Light-Emitting Diode (LED) light bulbs are displayed for sale at the Home Depot Inc. store in Emeryville, California, U.S., on Tuesday, June 28, 2011. (David Paul Morris/BLOOMBERG)

The BULB Act, which narrowly missed being passed by House Republicans, would have rolled back the energy efficiency standards for light bulbs passed by President Bush and the GOP in 2007. Americans would no longer have been required to use energy-efficient bulbs and could still use the old incandescent bulbs. While new energy-efficient bulbs are typically more expensive up-front, over the long-term, they are tremendous cost savers, to the tune of $12.5 billion (PDF) over 9 years, according to the conservation advocacy group Natural Resources Defense Council (NRDC). Hinting at the win-win nature of new, energy-saving bulbs (cheaper for consumers and good for the environment at the same time), Department of Energy Secretary Steven Chu said, "We are taking away a choice that continues to let people waste their own money."

The Battle of the Bulb is strangely reminiscent of the other debates we have seen over green technologies and energy sustainability. Think back to the 2006 documentary film “Who Killed the Electric Car?,” which outlined reasons why the debates over electric cars should be considered ludicrous. At a time when the price of gas was sky-high and people (as well as the environment) were, ahem, warming to the idea of sleek, energy-efficient vehicles, the concept of the electric vehicle never took hold. The film ends with the conclusion that no single person or entity killed the electric car, because we all did — consumers, bureaucrats, auto companies, politicians and pundits.

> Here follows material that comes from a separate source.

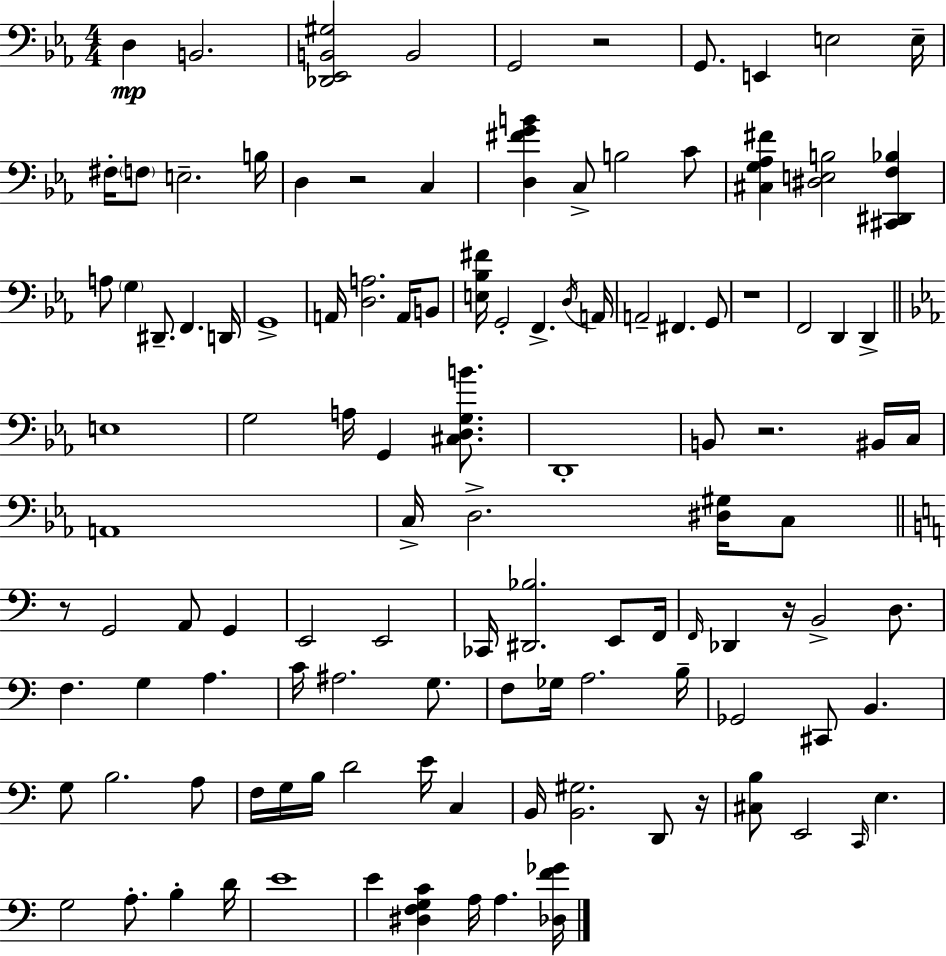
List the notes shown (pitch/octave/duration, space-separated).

D3/q B2/h. [Db2,Eb2,B2,G#3]/h B2/h G2/h R/h G2/e. E2/q E3/h E3/s F#3/s F3/e E3/h. B3/s D3/q R/h C3/q [D3,F#4,G4,B4]/q C3/e B3/h C4/e [C#3,G3,Ab3,F#4]/q [D#3,E3,B3]/h [C#2,D#2,F3,Bb3]/q A3/e G3/q D#2/e. F2/q. D2/s G2/w A2/s [D3,A3]/h. A2/s B2/e [E3,Bb3,F#4]/s G2/h F2/q. D3/s A2/s A2/h F#2/q. G2/e R/w F2/h D2/q D2/q E3/w G3/h A3/s G2/q [C#3,D3,G3,B4]/e. D2/w B2/e R/h. BIS2/s C3/s A2/w C3/s D3/h. [D#3,G#3]/s C3/e R/e G2/h A2/e G2/q E2/h E2/h CES2/s [D#2,Bb3]/h. E2/e F2/s F2/s Db2/q R/s B2/h D3/e. F3/q. G3/q A3/q. C4/s A#3/h. G3/e. F3/e Gb3/s A3/h. B3/s Gb2/h C#2/e B2/q. G3/e B3/h. A3/e F3/s G3/s B3/s D4/h E4/s C3/q B2/s [B2,G#3]/h. D2/e R/s [C#3,B3]/e E2/h C2/s E3/q. G3/h A3/e. B3/q D4/s E4/w E4/q [D#3,F3,G3,C4]/q A3/s A3/q. [Db3,F4,Gb4]/s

If we are to truly create a sustainable energy future in this country, we will need to make the hard choices. What's concerning is that our global competitors are making this look easy. Take the example of Helsinki, which was recently showcased by Monocle magazine as he Most Liveable City in the World. The city has also set a goal of becoming one of the first cities to become completely carbon-neutral by the year 2050. In America, where we squabble over light bulbs, is it even within the realm of possibility — especially given today's contentious environment in Washington — to be talking about such ambitious green technology goals?